Introduction

There have been numerous efforts to determine the prognostic factors affecting the outcome of rotator cuff repair, and many structural (tear size, muscle atrophy, fatty degeneration, etc) and clinical factors (age, patients’ expectation, and surgeons’ experience, etc) have been proposed [2, 3, 10, 14, 16, 21, 24]. Fatty degeneration (FD) of the rotator cuff muscle is one of the factors negatively influencing functional and anatomic outcomes [7, 9, 1416]. Furthermore, FD of the cuff muscle is worsened in patients sustaining retears and reportedly is irreversible even in successful repairs [7, 27].

A semiquantitative grading system for FD was proposed by Goutallier et al. [8], and this system has been widely used [2, 3, 7, 8, 10, 1416, 21, 22, 24]. Measurement of FD originally was estimated on the axial CT images, but as MRI became the gold standard for evaluating cuff disorders, the situation has changed to the oblique sagittal MRI scan [6, 29]. Problems with the semiquantitative nature of the grading system of Goutallier et al. have been reported [18, 26, 28, 29], and quantitative assessment of FD using MRI and CT has been suggested, although such a quantitative grading of FD is not yet widely accepted.

A few studies have reported the reliability of grading systems for FD of the rotator cuff muscles [6, 13, 22]. One recent study reported low interobserver reliability (kappa values) using the system of Goutallier et al. including various features of rotator cuff tears, such as degree of retraction and size of tear, perhaps resulting from the complexity and subjectivity of the grading system [22]. In one study, the interobserver and intraobserver reliabilities of FD in each cuff muscle were judged unacceptable and use of an overall fatty infiltration grade, with an interclass correlation coefficient (ICC) of at least 0.75 was recommended [13]. In contrast, acceptable agreement in rating the FD grade according to Goutallier et al. was reported by Fuchs et al. [6], with kappa values ranging from 0.68 to 0.83 on CT and 0.82 to 0.93 on MRI. Given these apparently conflicting studies, a question arises regarding the reliability of the grading systems of FD.

We therefore assessed interobserver and intraobserver reliabilities of the current semiquantitative grading of FD, presuming it would show acceptable reliability.

Materials and Methods

We enrolled 75 patients between October 2003 and July 2006 who met the following inclusion criteria: the patient had to (1) have a full-thickness rotator cuff tear verified by preoperative MR arthrography (MRA), (2) have surgery, (3) be available for postoperative CT arthrography (CTA) to evaluate cuff integrity and FD of cuff muscles, and (4) be available a minimum of 1 year after the operation.
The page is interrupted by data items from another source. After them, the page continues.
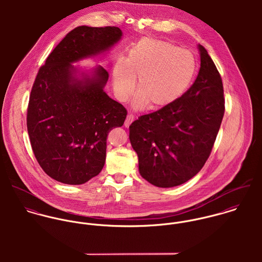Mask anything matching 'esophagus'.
I'll return each instance as SVG.
<instances>
[{"label": "esophagus", "instance_id": "34e87169", "mask_svg": "<svg viewBox=\"0 0 262 262\" xmlns=\"http://www.w3.org/2000/svg\"><path fill=\"white\" fill-rule=\"evenodd\" d=\"M133 121H134V116H133L132 114H128V115H127V118H126V120H125V124H124L125 127L128 128V127L130 126V124H131Z\"/></svg>", "mask_w": 262, "mask_h": 262}]
</instances>
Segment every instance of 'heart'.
I'll list each match as a JSON object with an SVG mask.
<instances>
[{
  "label": "heart",
  "mask_w": 262,
  "mask_h": 262,
  "mask_svg": "<svg viewBox=\"0 0 262 262\" xmlns=\"http://www.w3.org/2000/svg\"><path fill=\"white\" fill-rule=\"evenodd\" d=\"M196 72L193 54L169 42L143 38L118 60L113 69L116 95L126 101L137 81L136 108H165L181 99L190 86Z\"/></svg>",
  "instance_id": "heart-1"
}]
</instances>
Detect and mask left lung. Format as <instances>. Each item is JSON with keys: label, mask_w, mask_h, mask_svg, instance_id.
Listing matches in <instances>:
<instances>
[{"label": "left lung", "mask_w": 262, "mask_h": 262, "mask_svg": "<svg viewBox=\"0 0 262 262\" xmlns=\"http://www.w3.org/2000/svg\"><path fill=\"white\" fill-rule=\"evenodd\" d=\"M198 47L201 68L186 94L129 127L139 172L155 187H177L193 178L209 158L223 120L221 75L205 47Z\"/></svg>", "instance_id": "1"}]
</instances>
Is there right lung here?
Instances as JSON below:
<instances>
[{"mask_svg":"<svg viewBox=\"0 0 262 262\" xmlns=\"http://www.w3.org/2000/svg\"><path fill=\"white\" fill-rule=\"evenodd\" d=\"M122 37L118 27L79 26L63 38L39 69L27 110V129L39 165L51 179L82 185L105 165L107 137L121 127L126 109L104 88L101 66L81 72L73 66L109 51Z\"/></svg>","mask_w":262,"mask_h":262,"instance_id":"add662e5","label":"right lung"}]
</instances>
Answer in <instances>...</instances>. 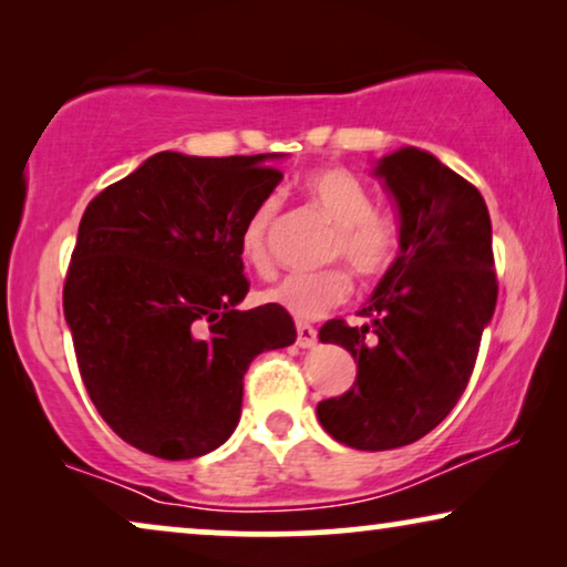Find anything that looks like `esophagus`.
Masks as SVG:
<instances>
[{
	"label": "esophagus",
	"mask_w": 567,
	"mask_h": 567,
	"mask_svg": "<svg viewBox=\"0 0 567 567\" xmlns=\"http://www.w3.org/2000/svg\"><path fill=\"white\" fill-rule=\"evenodd\" d=\"M297 343L299 348H315L317 346V330L307 322H297Z\"/></svg>",
	"instance_id": "1"
}]
</instances>
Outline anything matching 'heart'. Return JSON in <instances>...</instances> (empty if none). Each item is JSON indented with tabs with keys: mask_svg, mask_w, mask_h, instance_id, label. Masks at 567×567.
Wrapping results in <instances>:
<instances>
[{
	"mask_svg": "<svg viewBox=\"0 0 567 567\" xmlns=\"http://www.w3.org/2000/svg\"><path fill=\"white\" fill-rule=\"evenodd\" d=\"M307 196L338 227L332 258H346L361 276H379L392 266L400 250V231L386 214L374 212V200L359 177L348 169H320L307 177ZM281 212V198H262L243 229V255L260 274L270 270L268 237ZM351 274L346 268L322 274H293L266 291L270 305L281 307L297 320H320L351 293Z\"/></svg>",
	"mask_w": 567,
	"mask_h": 567,
	"instance_id": "heart-1",
	"label": "heart"
}]
</instances>
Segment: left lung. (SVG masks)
I'll list each match as a JSON object with an SVG mask.
<instances>
[{
  "mask_svg": "<svg viewBox=\"0 0 567 567\" xmlns=\"http://www.w3.org/2000/svg\"><path fill=\"white\" fill-rule=\"evenodd\" d=\"M379 177L398 208L400 252L361 317L322 324V343L353 355L355 384L317 417L340 444L384 452L423 439L470 382L498 299L493 227L475 185L417 146L384 154Z\"/></svg>",
  "mask_w": 567,
  "mask_h": 567,
  "instance_id": "left-lung-1",
  "label": "left lung"
}]
</instances>
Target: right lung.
Instances as JSON below:
<instances>
[{
  "instance_id": "obj_1",
  "label": "right lung",
  "mask_w": 567,
  "mask_h": 567,
  "mask_svg": "<svg viewBox=\"0 0 567 567\" xmlns=\"http://www.w3.org/2000/svg\"><path fill=\"white\" fill-rule=\"evenodd\" d=\"M276 159L159 152L84 208L64 284L82 382L103 421L159 460L219 449L250 361L297 340L281 307L237 309L243 229L284 181Z\"/></svg>"
}]
</instances>
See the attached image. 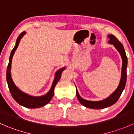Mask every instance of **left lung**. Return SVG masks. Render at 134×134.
I'll use <instances>...</instances> for the list:
<instances>
[{"mask_svg":"<svg viewBox=\"0 0 134 134\" xmlns=\"http://www.w3.org/2000/svg\"><path fill=\"white\" fill-rule=\"evenodd\" d=\"M110 40L109 41V43L114 44L116 49L118 50L120 54L121 57L122 58V74H121V79L120 81L119 85L116 90V91L112 94L108 98L105 99L104 100H100V101H90V100H85L82 99L80 96L76 89V95H77V99L79 100L80 103L84 107H86L87 108L93 109H102L104 108L109 107L112 106L115 103H116L118 100L119 97H120L124 89L126 86L127 79V74H126V68L127 64H128V59H127L126 54L125 51L124 49V47L122 43L118 41V39L113 35H108Z\"/></svg>","mask_w":134,"mask_h":134,"instance_id":"obj_1","label":"left lung"}]
</instances>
We excluded patients with partial-thickness rotator cuff tears, isolated glenohumeral abnormalities (superior labral anterior-posterior lesion, instability, etc), revision of surgical cuff repair, any previous shoulder surgery, isolated subscapularis tear, and irreparable cuff tear. There were 38 men and 37 women with a mean age of 59.35 years (range, 39–77 years; standard deviation [SD], 8.77). The dominant shoulder was involved in 61 patients (81.3%). We obtained prior Institutional Review Board approval for the study protocol.

We performed arthroscopy-assisted mini-open repair in 30 patients (40%), and all-arthroscopic repair in 45 (60%). All surgical procedures were performed by the senior author (JHO) and there was no partial repair. The anteroposterior (AP) dimension and retraction of the cuff tear was measured during arthroscopy with a probe. The mean AP dimension of the cuff tear at footprint was 2.46 cm (range, 0.60–5.00 cm; SD, 1.36) and the mean retraction length was 2.34 cm (range, 0.50–6.60 cm; SD, 1.28). When the rotator cuff tears were categorized according to the tear size (AP dimension), there were 18 small (< 1 cm) (24%), 26 medium (1–3 cm) (34.7%), and 31 large to massive tears (> 3 cm) (41.3%).

For preoperative MRA, the contrast media was injected into the joint with fluoroscopic guidance through an anterior approach. A 22-gauge spinal needle was placed in the glenohumeral joint, and 1 to 5 mL iodinated contrast material (Telebrix 30®; Guerbet, Villepinte, France) was used to verify intraarticular injection. Diluted gadopentetate dimeglumine (12–20 mL) (Omniscan™; GE Healthcare Amersham, Oslo, Norway) at a concentration of 2.5 mmol/L was injected. MRI was performed on a 1.5-T system (Philips Gyroscan Intera; Philips Medical Systems, Utrecht, The Netherlands). MRI was started immediately after contrast was injected (within 5 minutes of intraarticular injection). The shoulders were placed in a neutral position in a dedicated, phased-array, Flex-M coil (Philips Medical Systems). We obtained fat-suppressed T1-weighted spin-echo images in the transverse plane (TR/TE: 400–700 ms/10–20 ms; 3-mm section thickness; 0.3-mm interval; 160- × 160-mm field of view; 256- × 512-pixel matrix) in the oblique coronal plane parallel to the supraspinatus muscle and in the oblique sagittal plane parallel to the joint surface of the glenoid. T1-weighted spin-echo images without fat suppression were obtained in the oblique coronal plane. We obtained T2-weighted spin-echo images in the coronal plane and in the oblique sagittal plane (TR/TE: 2500–3500 ms/89–100 ms). Three-dimensional gradient echo images (3DWatSc; TR/TE: 20 ms/9–10 ms; 20° flip angle) were obtained in the transverse plane.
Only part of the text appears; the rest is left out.